Analogy: A library card catalog where each word on a card points to every book containing that word — but distributed across millions of drawers (shards).
High-level design
Rendering diagram…
Components explained — this design
| Component | What it is | Why we use it here |
|---|---|---|
| URL frontier (Redis/Kafka) | Work queue of URLs to fetch. | Kafka partitions by host enforce politeness and parallelism without hammering one domain from all workers. |
| Crawler workers | Fetch HTTP, respect robots, emit raw pages. | Stateless horizontal scale; failures retry with backoff per host. |
| Parser + NLP | Extract text, title, anchors; normalize encoding. | Feeds clean tokens to indexer; reduces junk in inverted lists. |
| Index builder (Spark/MapReduce) | Batch builds inverted index segments. | Offline heavy computation; merges postings lists efficiently at TB scale. |
| Query router + shards | Splits queries to index shards; merges top results. | Each shard holds subset of postings; parallelism reduces query latency. |
| Feature store / PageRank store | Precomputed signals (popularity, quality). | Ranking needs signals beyond BM25; stored separately for fast join at query time. |
Shared definitions: 00-glossary-common-services.md
Low-level design
Frontier & politeness
- Per-host queues in Redis ZSET (next_fetch_time) to enforce crawl-delay.
- Bloom filter of seen URLs to avoid duplicate enqueue (tunable false positive).
Storage
- Raw HTML: S3 for replay/debug.
- Index: OpenSearch / Elasticsearch per shard; or custom Lucene on disk per node.
- Link graph: Bigtable / Cassandra for PageRank batch jobs in Spark.
Ranking
- BM25 baseline + learning-to-rank with click logs in ClickHouse.
- Freshness boost for news queries (detect QDF — query deserves freshness).
Query path
- Spellcheck: SymSpell index sidecar or Elasticsearch suggester.

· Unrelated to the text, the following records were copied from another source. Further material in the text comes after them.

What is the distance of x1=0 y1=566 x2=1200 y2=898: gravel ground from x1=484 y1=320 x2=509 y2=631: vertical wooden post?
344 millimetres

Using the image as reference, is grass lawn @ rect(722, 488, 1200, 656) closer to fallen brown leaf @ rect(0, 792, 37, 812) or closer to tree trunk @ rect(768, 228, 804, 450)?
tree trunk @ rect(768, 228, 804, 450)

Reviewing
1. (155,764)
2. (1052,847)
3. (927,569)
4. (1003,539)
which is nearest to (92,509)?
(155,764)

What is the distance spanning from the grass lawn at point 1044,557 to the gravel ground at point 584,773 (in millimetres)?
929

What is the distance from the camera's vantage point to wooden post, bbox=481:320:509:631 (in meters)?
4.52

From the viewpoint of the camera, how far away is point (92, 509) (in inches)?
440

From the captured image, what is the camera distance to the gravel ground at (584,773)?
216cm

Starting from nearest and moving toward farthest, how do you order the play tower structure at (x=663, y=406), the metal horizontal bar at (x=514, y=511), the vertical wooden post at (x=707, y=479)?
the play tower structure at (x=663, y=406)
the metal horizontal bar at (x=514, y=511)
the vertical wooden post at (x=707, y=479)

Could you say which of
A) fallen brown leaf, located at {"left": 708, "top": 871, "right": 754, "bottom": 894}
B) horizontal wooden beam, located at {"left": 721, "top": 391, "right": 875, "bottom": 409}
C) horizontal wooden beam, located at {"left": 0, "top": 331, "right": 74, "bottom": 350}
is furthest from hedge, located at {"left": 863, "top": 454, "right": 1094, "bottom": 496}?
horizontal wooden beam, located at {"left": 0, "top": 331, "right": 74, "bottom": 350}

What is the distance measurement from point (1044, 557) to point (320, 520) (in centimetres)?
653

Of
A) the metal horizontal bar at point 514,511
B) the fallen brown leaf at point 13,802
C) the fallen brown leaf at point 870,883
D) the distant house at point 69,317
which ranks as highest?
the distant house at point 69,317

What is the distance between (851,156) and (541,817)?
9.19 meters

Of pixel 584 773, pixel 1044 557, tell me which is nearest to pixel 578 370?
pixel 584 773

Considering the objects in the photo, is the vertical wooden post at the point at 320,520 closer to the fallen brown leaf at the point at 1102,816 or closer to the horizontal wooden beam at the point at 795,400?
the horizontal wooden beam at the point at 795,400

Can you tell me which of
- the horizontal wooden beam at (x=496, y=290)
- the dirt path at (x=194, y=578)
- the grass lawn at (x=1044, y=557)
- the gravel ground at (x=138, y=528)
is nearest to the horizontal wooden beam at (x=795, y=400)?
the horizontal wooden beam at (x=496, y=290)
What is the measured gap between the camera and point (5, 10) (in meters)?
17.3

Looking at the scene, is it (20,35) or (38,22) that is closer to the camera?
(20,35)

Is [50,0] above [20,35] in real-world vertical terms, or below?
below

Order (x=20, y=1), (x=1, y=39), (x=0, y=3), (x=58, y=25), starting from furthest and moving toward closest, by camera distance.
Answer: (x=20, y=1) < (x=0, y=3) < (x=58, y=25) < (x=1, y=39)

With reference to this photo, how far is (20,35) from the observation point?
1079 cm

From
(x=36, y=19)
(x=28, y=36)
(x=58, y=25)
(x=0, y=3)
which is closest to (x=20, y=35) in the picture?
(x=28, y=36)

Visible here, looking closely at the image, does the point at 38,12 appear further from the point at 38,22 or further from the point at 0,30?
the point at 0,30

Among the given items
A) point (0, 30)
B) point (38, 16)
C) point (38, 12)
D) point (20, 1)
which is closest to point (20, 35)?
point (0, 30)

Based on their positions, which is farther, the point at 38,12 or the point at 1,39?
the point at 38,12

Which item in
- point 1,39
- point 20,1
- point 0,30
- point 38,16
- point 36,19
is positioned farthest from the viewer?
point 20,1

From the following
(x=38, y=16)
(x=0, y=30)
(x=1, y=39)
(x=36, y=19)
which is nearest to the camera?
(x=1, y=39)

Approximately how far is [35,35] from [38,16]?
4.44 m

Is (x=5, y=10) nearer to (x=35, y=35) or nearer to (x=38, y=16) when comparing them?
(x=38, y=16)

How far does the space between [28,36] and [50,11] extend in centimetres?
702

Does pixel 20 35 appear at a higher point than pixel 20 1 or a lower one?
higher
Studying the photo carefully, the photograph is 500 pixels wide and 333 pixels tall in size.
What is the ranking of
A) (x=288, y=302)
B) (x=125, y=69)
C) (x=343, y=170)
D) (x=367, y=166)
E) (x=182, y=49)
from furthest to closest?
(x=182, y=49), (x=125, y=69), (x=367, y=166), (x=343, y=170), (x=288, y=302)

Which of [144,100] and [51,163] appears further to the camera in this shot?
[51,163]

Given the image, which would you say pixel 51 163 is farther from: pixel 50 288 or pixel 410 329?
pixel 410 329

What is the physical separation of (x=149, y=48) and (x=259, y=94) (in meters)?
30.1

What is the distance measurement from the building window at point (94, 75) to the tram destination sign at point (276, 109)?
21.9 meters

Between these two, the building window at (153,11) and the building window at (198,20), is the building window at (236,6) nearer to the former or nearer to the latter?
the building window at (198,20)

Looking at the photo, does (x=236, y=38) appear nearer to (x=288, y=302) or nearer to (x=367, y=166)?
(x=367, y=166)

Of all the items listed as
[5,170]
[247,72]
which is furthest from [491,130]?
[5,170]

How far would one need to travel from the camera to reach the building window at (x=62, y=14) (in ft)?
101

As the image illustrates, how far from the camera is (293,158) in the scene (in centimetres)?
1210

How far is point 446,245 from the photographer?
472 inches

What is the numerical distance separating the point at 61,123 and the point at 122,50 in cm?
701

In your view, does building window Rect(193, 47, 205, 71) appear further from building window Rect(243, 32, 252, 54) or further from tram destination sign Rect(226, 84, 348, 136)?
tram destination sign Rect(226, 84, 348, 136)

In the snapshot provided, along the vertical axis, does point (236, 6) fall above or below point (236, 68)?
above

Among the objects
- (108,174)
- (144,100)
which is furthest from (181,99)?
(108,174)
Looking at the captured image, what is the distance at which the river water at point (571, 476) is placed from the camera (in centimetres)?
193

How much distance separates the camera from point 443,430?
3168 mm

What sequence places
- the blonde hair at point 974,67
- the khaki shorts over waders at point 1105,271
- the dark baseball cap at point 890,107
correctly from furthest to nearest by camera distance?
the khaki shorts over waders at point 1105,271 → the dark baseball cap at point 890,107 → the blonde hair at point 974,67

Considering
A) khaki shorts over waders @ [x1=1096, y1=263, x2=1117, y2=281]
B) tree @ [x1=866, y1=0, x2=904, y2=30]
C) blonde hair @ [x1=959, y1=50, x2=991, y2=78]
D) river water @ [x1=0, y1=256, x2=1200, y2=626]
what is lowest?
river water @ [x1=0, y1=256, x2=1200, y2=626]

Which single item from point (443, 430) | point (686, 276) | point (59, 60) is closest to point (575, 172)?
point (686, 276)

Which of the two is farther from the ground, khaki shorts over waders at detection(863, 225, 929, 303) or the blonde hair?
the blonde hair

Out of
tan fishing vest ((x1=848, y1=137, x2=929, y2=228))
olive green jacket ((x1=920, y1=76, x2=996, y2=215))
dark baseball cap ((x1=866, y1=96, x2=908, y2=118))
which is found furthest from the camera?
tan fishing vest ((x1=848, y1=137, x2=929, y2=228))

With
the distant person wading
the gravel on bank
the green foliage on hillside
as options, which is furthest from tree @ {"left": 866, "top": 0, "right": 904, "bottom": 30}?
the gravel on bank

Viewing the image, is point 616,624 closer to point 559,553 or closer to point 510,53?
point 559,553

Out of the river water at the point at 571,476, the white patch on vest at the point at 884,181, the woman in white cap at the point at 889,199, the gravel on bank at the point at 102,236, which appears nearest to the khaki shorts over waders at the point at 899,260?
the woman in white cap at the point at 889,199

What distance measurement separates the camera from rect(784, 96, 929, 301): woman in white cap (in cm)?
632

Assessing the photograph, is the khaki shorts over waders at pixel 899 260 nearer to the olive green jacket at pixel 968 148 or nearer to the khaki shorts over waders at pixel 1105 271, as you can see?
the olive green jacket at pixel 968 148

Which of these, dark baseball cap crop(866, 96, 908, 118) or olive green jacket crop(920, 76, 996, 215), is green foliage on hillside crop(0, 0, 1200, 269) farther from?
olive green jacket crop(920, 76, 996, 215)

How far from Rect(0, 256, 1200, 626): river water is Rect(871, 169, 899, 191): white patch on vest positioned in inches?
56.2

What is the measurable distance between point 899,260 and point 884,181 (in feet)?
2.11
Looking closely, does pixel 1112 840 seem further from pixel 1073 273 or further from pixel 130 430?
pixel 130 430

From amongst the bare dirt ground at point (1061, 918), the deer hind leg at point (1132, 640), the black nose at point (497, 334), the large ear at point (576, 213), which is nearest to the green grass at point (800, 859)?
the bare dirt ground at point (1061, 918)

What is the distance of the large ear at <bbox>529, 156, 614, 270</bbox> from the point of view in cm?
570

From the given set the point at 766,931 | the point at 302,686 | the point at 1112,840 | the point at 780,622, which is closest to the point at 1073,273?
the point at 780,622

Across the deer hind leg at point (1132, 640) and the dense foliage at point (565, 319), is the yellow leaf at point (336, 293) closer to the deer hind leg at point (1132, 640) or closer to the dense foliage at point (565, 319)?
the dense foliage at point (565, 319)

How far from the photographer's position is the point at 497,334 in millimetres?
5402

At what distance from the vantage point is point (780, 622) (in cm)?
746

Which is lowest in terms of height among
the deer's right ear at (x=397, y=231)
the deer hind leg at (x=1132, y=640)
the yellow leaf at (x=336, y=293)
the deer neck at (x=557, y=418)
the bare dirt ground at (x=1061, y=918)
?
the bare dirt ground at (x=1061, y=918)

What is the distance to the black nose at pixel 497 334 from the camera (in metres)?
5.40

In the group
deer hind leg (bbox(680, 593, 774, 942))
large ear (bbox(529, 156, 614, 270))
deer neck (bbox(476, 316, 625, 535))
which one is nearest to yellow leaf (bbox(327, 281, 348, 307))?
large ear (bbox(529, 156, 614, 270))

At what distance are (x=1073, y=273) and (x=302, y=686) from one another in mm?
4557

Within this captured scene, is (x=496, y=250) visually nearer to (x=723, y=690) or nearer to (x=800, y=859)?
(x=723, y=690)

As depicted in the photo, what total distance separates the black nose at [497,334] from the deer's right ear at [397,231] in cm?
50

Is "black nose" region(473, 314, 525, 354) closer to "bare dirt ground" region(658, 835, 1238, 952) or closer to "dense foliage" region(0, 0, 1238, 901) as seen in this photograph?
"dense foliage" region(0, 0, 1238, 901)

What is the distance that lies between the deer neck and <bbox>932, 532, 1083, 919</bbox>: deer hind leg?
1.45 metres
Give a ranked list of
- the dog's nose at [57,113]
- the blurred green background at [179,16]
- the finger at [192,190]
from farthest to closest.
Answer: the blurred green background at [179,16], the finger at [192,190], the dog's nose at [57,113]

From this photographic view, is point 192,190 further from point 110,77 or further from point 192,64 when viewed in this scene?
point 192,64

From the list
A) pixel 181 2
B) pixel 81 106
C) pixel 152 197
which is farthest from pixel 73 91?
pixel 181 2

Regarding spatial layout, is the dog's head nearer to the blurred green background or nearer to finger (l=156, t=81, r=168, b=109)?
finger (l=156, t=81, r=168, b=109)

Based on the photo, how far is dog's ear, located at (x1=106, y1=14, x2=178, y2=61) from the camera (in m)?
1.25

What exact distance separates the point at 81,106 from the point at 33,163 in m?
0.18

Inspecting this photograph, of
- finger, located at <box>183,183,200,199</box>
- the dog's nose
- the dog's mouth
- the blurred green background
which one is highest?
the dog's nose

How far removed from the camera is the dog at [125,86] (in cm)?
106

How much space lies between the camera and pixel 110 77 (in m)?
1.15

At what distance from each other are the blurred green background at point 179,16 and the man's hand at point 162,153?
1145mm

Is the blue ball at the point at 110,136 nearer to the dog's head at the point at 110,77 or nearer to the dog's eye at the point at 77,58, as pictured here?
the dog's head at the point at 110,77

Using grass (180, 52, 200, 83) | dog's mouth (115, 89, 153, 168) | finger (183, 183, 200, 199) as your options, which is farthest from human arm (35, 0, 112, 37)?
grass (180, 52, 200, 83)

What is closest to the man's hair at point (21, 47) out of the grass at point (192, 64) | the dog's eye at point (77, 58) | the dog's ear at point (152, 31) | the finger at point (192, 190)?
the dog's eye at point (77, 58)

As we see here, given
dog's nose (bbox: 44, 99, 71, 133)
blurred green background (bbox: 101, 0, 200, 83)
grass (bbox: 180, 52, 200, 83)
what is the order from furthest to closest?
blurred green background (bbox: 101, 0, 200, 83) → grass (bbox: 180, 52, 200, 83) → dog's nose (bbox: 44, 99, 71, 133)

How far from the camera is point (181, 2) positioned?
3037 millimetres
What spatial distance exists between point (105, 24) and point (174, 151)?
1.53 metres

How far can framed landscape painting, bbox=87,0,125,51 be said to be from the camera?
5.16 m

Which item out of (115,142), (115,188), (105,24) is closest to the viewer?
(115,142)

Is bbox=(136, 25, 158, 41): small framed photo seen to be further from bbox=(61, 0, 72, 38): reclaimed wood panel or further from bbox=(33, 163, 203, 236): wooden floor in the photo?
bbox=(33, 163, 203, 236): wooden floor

- Snippets: positions in inverted list → fetch window from stored forward index (doc store).
E2E: user query
Rendering diagram…
Tricky parts
| Problem | Solution |
|---|---|
| Hot queries | CDN for instant answers; Redis top-query cache |
| Shard skew | Partition by hash(term) not alphabet (avoid “a” overload) |
| Deep pagination | search_after cursors; discourage page 1000 |
| JavaScript-heavy sites | Headless Chrome render farm — expensive, selective |
Caveats
- Legal: copyright on snippets; GDPR right to be forgotten → tombstone in index.
- Spam: TrustRank, Penguin-like link penalties — ongoing ML ops.
Managed options
- Amazon OpenSearch Service, Azure AI Search, Elastic Cloud — trade control for ops savings.